Mick's thinking. We leave him think for a bit, then he comes out with it.

‘I've had thousands of 'em. Easy ones. You know, the ones where you just have to strike up a bit of a conversation and look neat and speak nice to 'em and next thing you're in their pants.'

He paused and thought again.

‘But,' he said. ‘But I've never met—never had—one of 'em that you could call a decent root.'

‘What do you mean, Mick?' I say. It's something that's often been on my mind. What I've found is that these ones that are hot for it, well they're hot for it all right, but they're just like a bloke when he wants it and just wants it alone and doesn't care who it is and how quick it's finished. They rip their pants off and crowd you in as if they're dying of starvation, then it's all over in two ups and they're on their way. They haven't done any particular thing you'll remember, they haven't made love in any sense at all, they've just had a root and that's all they want. Good bye. All you remember is a face, perhaps, and maybe a place. Like
a lane, or under a bridge or in a car. You know, you might remember what model car it was.

‘Well,' Mick says. ‘I don't know. I don't know how to put it. Christ, I don't even know what I mean. All I know is, I've never had an easy one that was any good.'

We all put our heads down and thought a bit more, but no one had anything to add. Except Danny, who answered my thoughts.

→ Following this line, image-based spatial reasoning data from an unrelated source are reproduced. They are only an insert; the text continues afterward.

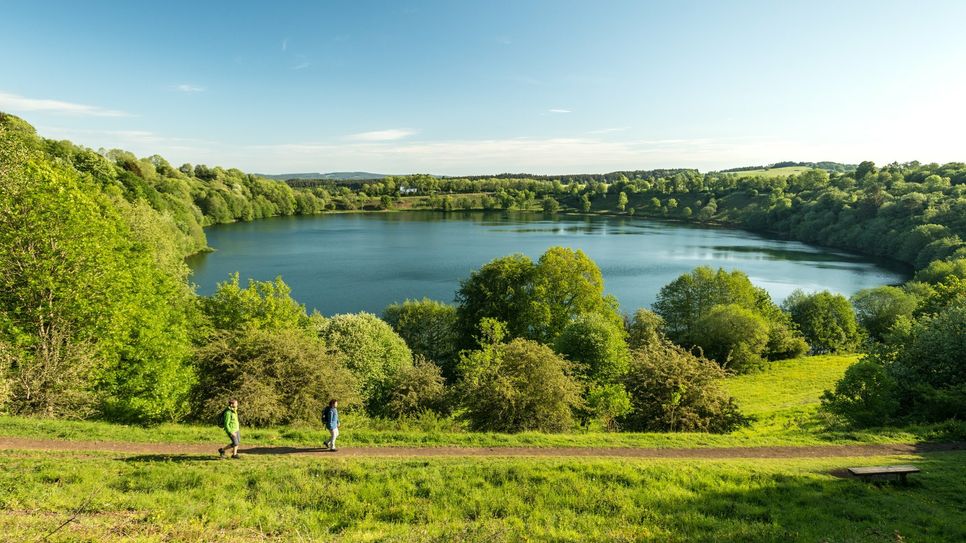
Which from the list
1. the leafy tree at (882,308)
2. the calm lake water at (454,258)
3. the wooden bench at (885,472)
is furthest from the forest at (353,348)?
the calm lake water at (454,258)

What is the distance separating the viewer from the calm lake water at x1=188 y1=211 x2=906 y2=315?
61.2 metres

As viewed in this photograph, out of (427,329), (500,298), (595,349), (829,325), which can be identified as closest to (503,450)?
(595,349)

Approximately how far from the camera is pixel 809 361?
138 feet

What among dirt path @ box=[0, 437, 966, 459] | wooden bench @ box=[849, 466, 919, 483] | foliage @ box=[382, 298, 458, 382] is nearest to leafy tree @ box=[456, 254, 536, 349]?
foliage @ box=[382, 298, 458, 382]

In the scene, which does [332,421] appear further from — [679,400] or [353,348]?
[353,348]

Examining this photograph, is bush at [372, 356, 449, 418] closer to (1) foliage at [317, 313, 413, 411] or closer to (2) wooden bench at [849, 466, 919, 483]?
(1) foliage at [317, 313, 413, 411]

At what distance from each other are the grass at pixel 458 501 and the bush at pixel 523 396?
7.19 meters

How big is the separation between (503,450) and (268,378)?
10.3 m

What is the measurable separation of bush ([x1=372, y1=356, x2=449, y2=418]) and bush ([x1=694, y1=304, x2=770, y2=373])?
24.8 metres

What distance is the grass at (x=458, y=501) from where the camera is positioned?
8781mm

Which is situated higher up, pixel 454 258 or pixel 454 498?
pixel 454 498

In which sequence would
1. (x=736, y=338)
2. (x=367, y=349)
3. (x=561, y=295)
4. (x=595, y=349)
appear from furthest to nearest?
(x=736, y=338) → (x=561, y=295) → (x=595, y=349) → (x=367, y=349)

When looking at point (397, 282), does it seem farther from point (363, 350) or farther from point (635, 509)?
point (635, 509)

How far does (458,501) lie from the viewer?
34.1 feet
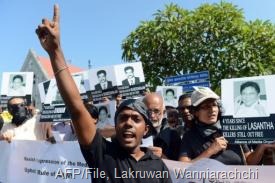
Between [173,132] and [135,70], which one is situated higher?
[135,70]

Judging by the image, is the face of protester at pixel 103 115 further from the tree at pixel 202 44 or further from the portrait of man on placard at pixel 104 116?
the tree at pixel 202 44

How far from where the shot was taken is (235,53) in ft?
55.4

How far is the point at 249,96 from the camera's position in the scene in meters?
3.22

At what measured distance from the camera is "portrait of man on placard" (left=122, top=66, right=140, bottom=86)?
5.66 m

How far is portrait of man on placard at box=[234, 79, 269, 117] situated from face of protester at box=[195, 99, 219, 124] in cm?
17

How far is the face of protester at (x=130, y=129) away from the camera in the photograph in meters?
2.34

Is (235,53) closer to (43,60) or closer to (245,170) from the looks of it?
(245,170)

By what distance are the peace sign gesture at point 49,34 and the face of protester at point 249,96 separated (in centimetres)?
159

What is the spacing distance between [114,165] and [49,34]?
0.76m

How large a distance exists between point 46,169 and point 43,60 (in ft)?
138

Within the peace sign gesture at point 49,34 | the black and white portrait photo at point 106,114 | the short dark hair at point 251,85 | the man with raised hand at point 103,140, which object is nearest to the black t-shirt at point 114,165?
the man with raised hand at point 103,140

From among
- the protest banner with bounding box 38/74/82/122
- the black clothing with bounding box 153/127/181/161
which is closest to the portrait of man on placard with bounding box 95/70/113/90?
the protest banner with bounding box 38/74/82/122

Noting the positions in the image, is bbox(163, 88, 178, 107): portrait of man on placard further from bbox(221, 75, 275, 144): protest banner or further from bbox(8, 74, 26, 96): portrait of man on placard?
bbox(221, 75, 275, 144): protest banner

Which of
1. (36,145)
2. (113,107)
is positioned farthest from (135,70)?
(36,145)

‘Shit, I can't even remember their faces.'

There was no action in the pub then and no one felt like playing pool. Young kids that had just graduated were on the tables.

Mick got to other things.

‘My first day there, this American entertainer was playing. Winifred something. Well, it surprised me. I have to go to the dressing rooms with messages and to get autographs signed, and there's this big name entertainer shaking like a leaf.

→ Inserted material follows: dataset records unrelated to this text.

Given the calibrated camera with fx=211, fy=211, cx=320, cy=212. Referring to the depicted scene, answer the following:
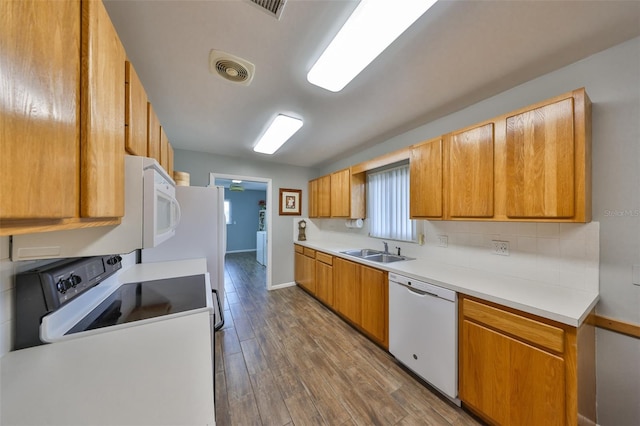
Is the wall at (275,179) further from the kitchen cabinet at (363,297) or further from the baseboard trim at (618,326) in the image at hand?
the baseboard trim at (618,326)

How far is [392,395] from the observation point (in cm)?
158

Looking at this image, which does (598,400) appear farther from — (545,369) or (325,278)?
(325,278)

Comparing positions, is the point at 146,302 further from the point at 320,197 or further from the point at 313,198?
the point at 313,198

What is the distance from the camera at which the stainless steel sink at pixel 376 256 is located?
2573 millimetres

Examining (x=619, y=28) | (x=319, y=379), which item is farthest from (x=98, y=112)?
(x=619, y=28)

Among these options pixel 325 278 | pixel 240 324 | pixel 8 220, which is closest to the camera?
pixel 8 220

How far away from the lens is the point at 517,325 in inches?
47.0

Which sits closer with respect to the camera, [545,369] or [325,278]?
[545,369]

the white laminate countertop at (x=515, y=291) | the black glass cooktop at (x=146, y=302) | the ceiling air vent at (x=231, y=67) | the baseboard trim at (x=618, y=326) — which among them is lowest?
the baseboard trim at (x=618, y=326)

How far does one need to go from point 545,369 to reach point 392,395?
97cm

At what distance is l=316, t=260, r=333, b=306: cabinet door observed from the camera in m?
2.86

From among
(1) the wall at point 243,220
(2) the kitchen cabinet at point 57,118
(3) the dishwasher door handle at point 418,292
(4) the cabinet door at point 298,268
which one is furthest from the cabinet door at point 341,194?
(1) the wall at point 243,220

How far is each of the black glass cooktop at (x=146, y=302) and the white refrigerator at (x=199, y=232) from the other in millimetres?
705

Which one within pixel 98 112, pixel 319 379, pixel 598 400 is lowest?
pixel 319 379
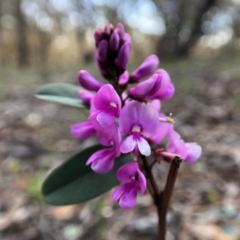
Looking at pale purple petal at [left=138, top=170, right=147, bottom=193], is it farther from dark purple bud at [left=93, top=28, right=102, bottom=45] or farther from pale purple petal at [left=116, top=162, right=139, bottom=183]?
dark purple bud at [left=93, top=28, right=102, bottom=45]

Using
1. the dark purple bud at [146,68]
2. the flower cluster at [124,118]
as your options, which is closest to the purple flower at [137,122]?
the flower cluster at [124,118]

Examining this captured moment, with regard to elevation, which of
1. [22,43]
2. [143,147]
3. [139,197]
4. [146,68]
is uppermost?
[146,68]

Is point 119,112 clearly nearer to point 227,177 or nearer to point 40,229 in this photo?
point 40,229

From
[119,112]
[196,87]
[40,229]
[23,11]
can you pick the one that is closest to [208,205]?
[40,229]

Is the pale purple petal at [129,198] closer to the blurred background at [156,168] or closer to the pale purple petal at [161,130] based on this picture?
the pale purple petal at [161,130]

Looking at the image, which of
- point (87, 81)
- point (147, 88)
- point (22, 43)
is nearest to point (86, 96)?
point (87, 81)

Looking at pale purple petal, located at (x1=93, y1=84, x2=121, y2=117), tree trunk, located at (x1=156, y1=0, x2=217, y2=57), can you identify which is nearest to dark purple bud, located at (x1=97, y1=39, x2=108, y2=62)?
pale purple petal, located at (x1=93, y1=84, x2=121, y2=117)

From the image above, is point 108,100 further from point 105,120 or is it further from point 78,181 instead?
point 78,181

‘Would you mind? I say quietly as I can, and she signs a few, and I go out respectfully. Then when it's time for her act, her face is still down at the mouth, she looks really miserable. She walks along towards the stage, then a yard before the curtain she pulls her mouth open wide like this'—and Mick did the same, and though it wasn't entirely a broad flashing personality smile, we got the picture—‘and goes over to the piano, and off she goes.

‘You sort of get the idea they're always smiling, don't you. Yeah, and those autographs. Sometimes the members would give me two or three coasters to get signed, sometimes a dozen. But you can never tell. Once they went mad, it was a Saturday night and my pocket was out to here with 'em. And you wouldn't want to know, she was so down in the mouth I wasn't game to go in and ask her. So I sat down backstage and wrote Best Wishes and signed her name to forty-eight place-mats and gave 'em out to the members and they were happy as Larry. Next morning I see her name in the paper about something or other and I've spelt the name wrong. Two t's instead of one.'

He liked you to laugh if he felt he'd made a funny.